#### [Fonte]
◇ ◇ ◇ ◇

JC – O financiamento de empresas nas campanhas ainda gera debate. Como o senhor acha que isso vai impactar na política brasileira nas eleições? 
Garcia – Sou favorável ao financiamento público total das campanhas e quem é contra, de boa fé, vai se dar conta que vai sair mais barato. O Estado vai gastar menos dinheiro financiando os partidos do que permitindo que o financiamento seja feito por empresas, porque as empresas não financiam de graça. As empresas estão fazendo investimentos, supondo que vão recuperar esse dinheiro com obras futuras. Em segundo lugar, sou favorável também ao voto por lista, porque eu quero preservar não só as instituições, mas o meu partido.

◇ ◇ ◇ ◇

#### [Trechos das linhas]
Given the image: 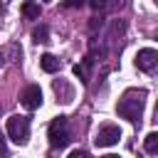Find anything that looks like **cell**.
<instances>
[{
  "label": "cell",
  "mask_w": 158,
  "mask_h": 158,
  "mask_svg": "<svg viewBox=\"0 0 158 158\" xmlns=\"http://www.w3.org/2000/svg\"><path fill=\"white\" fill-rule=\"evenodd\" d=\"M143 106H146V89H128L123 91V96L116 104V114L126 121H131L133 126L141 123L143 116Z\"/></svg>",
  "instance_id": "1"
},
{
  "label": "cell",
  "mask_w": 158,
  "mask_h": 158,
  "mask_svg": "<svg viewBox=\"0 0 158 158\" xmlns=\"http://www.w3.org/2000/svg\"><path fill=\"white\" fill-rule=\"evenodd\" d=\"M47 136H49V146L54 151H62L67 148V143L72 141V133H69V118L67 116H57L52 118L49 128H47Z\"/></svg>",
  "instance_id": "2"
},
{
  "label": "cell",
  "mask_w": 158,
  "mask_h": 158,
  "mask_svg": "<svg viewBox=\"0 0 158 158\" xmlns=\"http://www.w3.org/2000/svg\"><path fill=\"white\" fill-rule=\"evenodd\" d=\"M30 126H32L30 116H10L7 123H5L7 138H12V141L20 143V146L27 143V138H30Z\"/></svg>",
  "instance_id": "3"
},
{
  "label": "cell",
  "mask_w": 158,
  "mask_h": 158,
  "mask_svg": "<svg viewBox=\"0 0 158 158\" xmlns=\"http://www.w3.org/2000/svg\"><path fill=\"white\" fill-rule=\"evenodd\" d=\"M118 138H121V128L114 126V123H106V126H101V128L96 131L94 143H96L99 148H109V146H116Z\"/></svg>",
  "instance_id": "4"
},
{
  "label": "cell",
  "mask_w": 158,
  "mask_h": 158,
  "mask_svg": "<svg viewBox=\"0 0 158 158\" xmlns=\"http://www.w3.org/2000/svg\"><path fill=\"white\" fill-rule=\"evenodd\" d=\"M20 101H22V106H25L27 111L40 109V106H42V89H40L37 84L25 86V89H22V94H20Z\"/></svg>",
  "instance_id": "5"
},
{
  "label": "cell",
  "mask_w": 158,
  "mask_h": 158,
  "mask_svg": "<svg viewBox=\"0 0 158 158\" xmlns=\"http://www.w3.org/2000/svg\"><path fill=\"white\" fill-rule=\"evenodd\" d=\"M136 67H138L141 72H153V69L158 67V52L151 49V47L138 49V54H136Z\"/></svg>",
  "instance_id": "6"
},
{
  "label": "cell",
  "mask_w": 158,
  "mask_h": 158,
  "mask_svg": "<svg viewBox=\"0 0 158 158\" xmlns=\"http://www.w3.org/2000/svg\"><path fill=\"white\" fill-rule=\"evenodd\" d=\"M94 62H96V57H91V54H86L79 64H74V74L79 77V81L81 84H89V79H91V67H94Z\"/></svg>",
  "instance_id": "7"
},
{
  "label": "cell",
  "mask_w": 158,
  "mask_h": 158,
  "mask_svg": "<svg viewBox=\"0 0 158 158\" xmlns=\"http://www.w3.org/2000/svg\"><path fill=\"white\" fill-rule=\"evenodd\" d=\"M54 91H57L59 101H64V104H69V101L74 99V89H72L64 79H54Z\"/></svg>",
  "instance_id": "8"
},
{
  "label": "cell",
  "mask_w": 158,
  "mask_h": 158,
  "mask_svg": "<svg viewBox=\"0 0 158 158\" xmlns=\"http://www.w3.org/2000/svg\"><path fill=\"white\" fill-rule=\"evenodd\" d=\"M40 67H42V72L54 74V72H59V69H62V62H59L54 54H42V57H40Z\"/></svg>",
  "instance_id": "9"
},
{
  "label": "cell",
  "mask_w": 158,
  "mask_h": 158,
  "mask_svg": "<svg viewBox=\"0 0 158 158\" xmlns=\"http://www.w3.org/2000/svg\"><path fill=\"white\" fill-rule=\"evenodd\" d=\"M40 12H42V10H40V5H37L35 0H25V2H22V17H25V20H37Z\"/></svg>",
  "instance_id": "10"
},
{
  "label": "cell",
  "mask_w": 158,
  "mask_h": 158,
  "mask_svg": "<svg viewBox=\"0 0 158 158\" xmlns=\"http://www.w3.org/2000/svg\"><path fill=\"white\" fill-rule=\"evenodd\" d=\"M143 151H146L148 156H158V133H156V131H151V133L143 138Z\"/></svg>",
  "instance_id": "11"
},
{
  "label": "cell",
  "mask_w": 158,
  "mask_h": 158,
  "mask_svg": "<svg viewBox=\"0 0 158 158\" xmlns=\"http://www.w3.org/2000/svg\"><path fill=\"white\" fill-rule=\"evenodd\" d=\"M32 40H35L37 44H44V42H49V27H47V25H40V27H35V30H32Z\"/></svg>",
  "instance_id": "12"
},
{
  "label": "cell",
  "mask_w": 158,
  "mask_h": 158,
  "mask_svg": "<svg viewBox=\"0 0 158 158\" xmlns=\"http://www.w3.org/2000/svg\"><path fill=\"white\" fill-rule=\"evenodd\" d=\"M101 25H104V20H101V15H94V17L89 20V35H91V37H96V30H99Z\"/></svg>",
  "instance_id": "13"
},
{
  "label": "cell",
  "mask_w": 158,
  "mask_h": 158,
  "mask_svg": "<svg viewBox=\"0 0 158 158\" xmlns=\"http://www.w3.org/2000/svg\"><path fill=\"white\" fill-rule=\"evenodd\" d=\"M89 5H91V7H94V12L99 15V12H104V10H106L109 0H89Z\"/></svg>",
  "instance_id": "14"
},
{
  "label": "cell",
  "mask_w": 158,
  "mask_h": 158,
  "mask_svg": "<svg viewBox=\"0 0 158 158\" xmlns=\"http://www.w3.org/2000/svg\"><path fill=\"white\" fill-rule=\"evenodd\" d=\"M86 2H89V0H67L64 5H67V7H81V5H86Z\"/></svg>",
  "instance_id": "15"
},
{
  "label": "cell",
  "mask_w": 158,
  "mask_h": 158,
  "mask_svg": "<svg viewBox=\"0 0 158 158\" xmlns=\"http://www.w3.org/2000/svg\"><path fill=\"white\" fill-rule=\"evenodd\" d=\"M69 158H89V153H86V151H81V148H77V151H72V153H69Z\"/></svg>",
  "instance_id": "16"
},
{
  "label": "cell",
  "mask_w": 158,
  "mask_h": 158,
  "mask_svg": "<svg viewBox=\"0 0 158 158\" xmlns=\"http://www.w3.org/2000/svg\"><path fill=\"white\" fill-rule=\"evenodd\" d=\"M104 158H121V156H104Z\"/></svg>",
  "instance_id": "17"
},
{
  "label": "cell",
  "mask_w": 158,
  "mask_h": 158,
  "mask_svg": "<svg viewBox=\"0 0 158 158\" xmlns=\"http://www.w3.org/2000/svg\"><path fill=\"white\" fill-rule=\"evenodd\" d=\"M156 118H158V106H156Z\"/></svg>",
  "instance_id": "18"
},
{
  "label": "cell",
  "mask_w": 158,
  "mask_h": 158,
  "mask_svg": "<svg viewBox=\"0 0 158 158\" xmlns=\"http://www.w3.org/2000/svg\"><path fill=\"white\" fill-rule=\"evenodd\" d=\"M156 40H158V37H156Z\"/></svg>",
  "instance_id": "19"
},
{
  "label": "cell",
  "mask_w": 158,
  "mask_h": 158,
  "mask_svg": "<svg viewBox=\"0 0 158 158\" xmlns=\"http://www.w3.org/2000/svg\"><path fill=\"white\" fill-rule=\"evenodd\" d=\"M156 2H158V0H156Z\"/></svg>",
  "instance_id": "20"
}]
</instances>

◇ ◇ ◇ ◇

#### [Seu objetivo]
Troque "empresas" por "companhias" no trecho da entrevista que começa nas palavras que têm "Garcia – Sou favorável" e termina depois de "o meu partido.", e escreva esse trecho de novo.

#### [Resultado da tarefa]
Garcia – Sou favorável ao financiamento público total das campanhas e quem é contra, de boa fé, vai se dar conta que vai sair mais barato. O Estado vai gastar menos dinheiro financiando os partidos do que permitindo que o financiamento seja feito por companhias, porque as companhias não financiam de graça. As companhias estão fazendo investimentos, supondo que vão recuperar esse dinheiro com obras futuras. Em segundo lugar, sou favorável também ao voto por lista, porque eu quero preservar não só as instituições, mas o meu partido.